Narendra Modi and the BJP face a changing chemistry in Gujarat, but make no mistake, the CM-turned-PM campaigns with great style and elan and many people I spoke to after attending his rally in Saurashtra in Southern Gujarat on the weekend said they go away from each Modi event with their faith restored in Modi’s leadership. He is an impressive campaigner in Gujarati, more humane and a shade lighter than he comes through in Hindi.
There have been reports of empty chairs at some rallies. But the one I attended was packed. In a rally in Surendranagar town, the PM held the audience captive for 45 minutes, and although Chief Minister Vijay Rupani was seated had spoken just before Modi landed in a chopper, and was then seated on a dais with him, the PM made no mention of the man who actually rules Gujarat.

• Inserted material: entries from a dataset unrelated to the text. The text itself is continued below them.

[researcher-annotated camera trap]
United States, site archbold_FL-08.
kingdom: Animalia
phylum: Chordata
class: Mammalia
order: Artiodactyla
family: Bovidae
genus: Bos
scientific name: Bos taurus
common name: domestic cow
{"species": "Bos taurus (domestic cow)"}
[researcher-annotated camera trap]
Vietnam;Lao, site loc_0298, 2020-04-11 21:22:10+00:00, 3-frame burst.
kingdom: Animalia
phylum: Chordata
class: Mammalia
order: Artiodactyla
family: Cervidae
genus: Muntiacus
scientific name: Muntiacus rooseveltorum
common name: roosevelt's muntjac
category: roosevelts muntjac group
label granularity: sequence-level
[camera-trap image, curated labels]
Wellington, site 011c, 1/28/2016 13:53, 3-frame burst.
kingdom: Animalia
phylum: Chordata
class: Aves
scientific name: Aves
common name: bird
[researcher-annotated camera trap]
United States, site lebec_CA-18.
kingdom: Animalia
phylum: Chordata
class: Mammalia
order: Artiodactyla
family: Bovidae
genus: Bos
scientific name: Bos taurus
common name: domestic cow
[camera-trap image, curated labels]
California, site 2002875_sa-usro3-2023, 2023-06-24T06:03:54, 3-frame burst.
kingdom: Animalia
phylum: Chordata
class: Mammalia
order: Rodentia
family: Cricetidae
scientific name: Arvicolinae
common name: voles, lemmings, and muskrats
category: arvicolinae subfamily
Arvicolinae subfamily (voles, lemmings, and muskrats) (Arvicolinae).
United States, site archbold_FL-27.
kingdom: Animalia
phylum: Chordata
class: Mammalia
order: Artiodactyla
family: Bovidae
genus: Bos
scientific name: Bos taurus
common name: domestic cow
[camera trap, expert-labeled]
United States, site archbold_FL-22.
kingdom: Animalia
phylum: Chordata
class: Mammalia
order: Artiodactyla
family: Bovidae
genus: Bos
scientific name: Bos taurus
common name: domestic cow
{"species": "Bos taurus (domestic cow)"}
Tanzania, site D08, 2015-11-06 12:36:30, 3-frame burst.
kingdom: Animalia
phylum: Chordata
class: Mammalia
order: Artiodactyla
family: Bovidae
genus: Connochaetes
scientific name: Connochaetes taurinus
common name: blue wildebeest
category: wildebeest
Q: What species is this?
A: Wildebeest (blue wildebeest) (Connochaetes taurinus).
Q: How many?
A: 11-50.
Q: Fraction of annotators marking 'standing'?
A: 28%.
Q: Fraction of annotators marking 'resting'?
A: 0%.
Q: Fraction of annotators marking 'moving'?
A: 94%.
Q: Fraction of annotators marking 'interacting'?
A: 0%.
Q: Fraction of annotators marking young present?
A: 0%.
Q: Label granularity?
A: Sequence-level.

The songs played at the venue before the PM landed, two hours behind schedule, made it clear what this election is about for the BJP. Modi is repeatedly invoked and not the party that rules both the centre and state. The messaging is that Modi is the BJP, Modi is Gujarat and Gujarat is Modi.
Some samples of the lyrics:
Bharat Mata ka sher hai apna Narendrabhai (Our Narendrabhai is the Lion of Bharat Mata)
Kya Modi-ji ka kamal (look at the magic of Modi)
Pakistan koh Modi Hindustan banayenge (Modi will turn Pakistan into Hindustan)
Modi-ji ke naam se Cheen ko paseene aaye (China breaks into sweat on hearing Modi’s name)
As he arrived, Modi was introduced as the Shahenshah (supreme leader) of India. On this outing, on the eve of Rahul Gandhi filing his nomination for Congress president, Modi began with a flourish: word play about shehzadas (princes). Then, “Shehzad Poonawalla, an ordinary Congress worker has challenged Rahul but the party that shouts ‘tolerance, tolerance, tolerance’, had none for one worker who raised his voice against the dynasty. The Congress has a fixed match as it did when Sardar Patel was denied the presidency and Nehru made Congress president.”
He evoked some laughs when he suggested that the people of Gujarat dismiss the Congress by sending them to a resort in Bangalore (as had happened before Ahmed Patel’s Rajya Sabha election earlier this year)
Sharp barbs delivered, the speech then focuses on the region and the water problems it faced before the Narmada waters rescued it. The increased production of cotton and groundnut was highlighted, but no mention was made of the low MSP (against promises made by Modi the CM), or about GST and demonetization. As someone who has observed Modi’s speeches over two decades, he has acquired an air of dignity and in his first electoral outing as PM in Gujarat, he is mellower than his campaigns of 2012 and 2007 (not to mention 2002, which was a vicious campaign).
Today’s Modi speaks of unity and he warned against caste divisions that he said were being stoked, particularly to divide Patels and Kshatriyas. He made an impassioned plea for holding the social fabric together and said, notably, that the age when people were worried that a festival would lead to a Hindu-Muslim fight is gone. Gujarat, he said, has left behind that sort of baggage through hard work and a commitment to the path of peace and unity.
Where Modi is hamstrung is that he can no longer evoke Gujarati sub-nationalism against the centre that he did effectively in his earlier CM campaigns. Then, he would rail against the “Delhi Sultanate”, but now that he is both Sultan and Shahenshah, that potent weapon for mass mobilization is rendered useless.
Modi’s 2017 campaign is also happening in the backdrop of a new show in town, that of Hardik Patel, another son of the soil kicking up a storm against the system and getting a huge response. But Hardik at this point is too young to contest an election; he is a successful disrupter, but whether an individual who speaks for one caste alone will survive the long haul of Indian politics remains unknown.